# Bow Hunting Back pack or Fanny pack?



## tmoore (Dec 6, 2006)

Has anyone used a Rancho Safari Catquiver back pack or fanny pack?  What did you think about it?  Feedback Please.

I think I would  like having my quiver on my pack than on my bow.  Less snagging things with the arrows or less chance of damaging arrows hanging off the bow.  Let me know what you think.

Thanks in advance.


----------



## WTM45 (Dec 6, 2006)

My packs take much more abuse than my bow/quiver combination does, so I do not use the cat quiver style of pack.  I like my arrows to always be with the bow, never a time I am seperated from them if I have my bow in my hand.
I use a lightweight fanny pack (with less gear) when I hunt and hike up and down the mountains in NY, and a backpack (with more gear) for all day hunts.  The backpack stays at base camp or in my truck whenever the fannypack is used.  I stick the fannypack inside the backpack when it is used.  That way I never forget important stuff like licenses or knives.


----------



## FX Jenkins (Dec 6, 2006)

same here, I'll lean back against a tree or something with my day pack...and climbing through laurel, Id rather guide my quiver & bow through thickets and such.  Now I do like the idea of being able to strap your whole bow on your back, if your truely done with a hunt and need to walk in or out on an old loging road or drag game ..


----------



## Sloane Ranger (Dec 12, 2006)

FX Jenkins said:


> ...and climbing through laurel, Id rather guide my quiver & bow through thickets and such..

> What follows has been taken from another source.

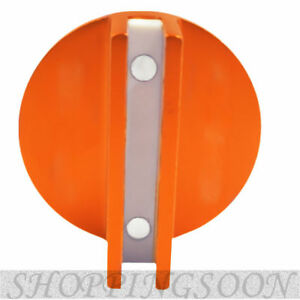 Large Slotted Universal Magnetic Jack Pad Pinch Weld Frame Rail Adapter Orange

Ha! That's funny. Sounds like me hiking up the ravines up at Rich Mntn in Blue Ridge!!


----------



## FX Jenkins (Dec 13, 2006)

Sloane Ranger said:


> Ha! That's funny. Sounds like me hiking up the ravines up at Rich Mntn in Blue Ridge!!



You ain't just whistlin dixie...a man can loose his mind up there in them north GA mtn's..
http://forum.gon.com/showthread.php?t=86809


----------



## Sloane Ranger (Dec 13, 2006)

FX Jenkins said:


> You ain't just whistlin dixie...a man can loose his mind up there in them north GA mtn's..
> http://forum.gon.com/showthread.php?t=86809




FXJ..
I have a cabin about a stone's throw away from the Toccoa river restaurant off Aska road.

I really am an FNG when it comes to Rich Mntn WMA but I am off Stanley creek rd and go in that way. 

I am just getting started scouting around up there and don't know it well, except that it is full of mountain laurels to get tangled in and pretty up and downy 

Too bad everything is done for the year now. I heard there are some pigs up their if you want to try for one of those sometime.

I shoot a Matthews FX2 also (if that is where the user name comes from) but may pick up a .22 mag for the pigs.


----------